● What is being asked: Across the entries that follow, count the lines with the string "States" and reply with that count alone.

Content starts

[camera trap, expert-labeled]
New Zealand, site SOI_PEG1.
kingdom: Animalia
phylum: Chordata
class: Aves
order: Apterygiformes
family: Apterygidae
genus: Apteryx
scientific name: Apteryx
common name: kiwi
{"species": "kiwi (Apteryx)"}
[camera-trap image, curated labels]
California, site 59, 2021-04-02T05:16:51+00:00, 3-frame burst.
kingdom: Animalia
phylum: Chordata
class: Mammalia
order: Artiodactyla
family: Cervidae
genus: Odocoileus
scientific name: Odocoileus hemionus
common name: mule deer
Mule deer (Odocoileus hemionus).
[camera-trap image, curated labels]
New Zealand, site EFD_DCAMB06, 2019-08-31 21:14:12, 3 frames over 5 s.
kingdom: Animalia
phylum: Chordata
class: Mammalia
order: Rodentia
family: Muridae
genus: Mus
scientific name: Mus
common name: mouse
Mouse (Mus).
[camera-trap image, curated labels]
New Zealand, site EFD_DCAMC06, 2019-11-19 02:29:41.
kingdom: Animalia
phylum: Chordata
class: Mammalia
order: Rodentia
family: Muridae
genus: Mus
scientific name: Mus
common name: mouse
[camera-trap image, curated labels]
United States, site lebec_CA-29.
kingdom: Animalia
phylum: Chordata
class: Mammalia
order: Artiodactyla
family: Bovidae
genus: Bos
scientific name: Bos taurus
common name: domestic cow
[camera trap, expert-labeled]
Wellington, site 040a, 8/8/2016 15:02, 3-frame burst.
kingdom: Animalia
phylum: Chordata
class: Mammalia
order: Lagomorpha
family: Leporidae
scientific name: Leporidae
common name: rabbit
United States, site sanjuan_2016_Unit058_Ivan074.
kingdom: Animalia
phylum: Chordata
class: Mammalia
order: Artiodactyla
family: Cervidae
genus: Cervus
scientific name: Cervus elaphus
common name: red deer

Content ends

● Your response: 2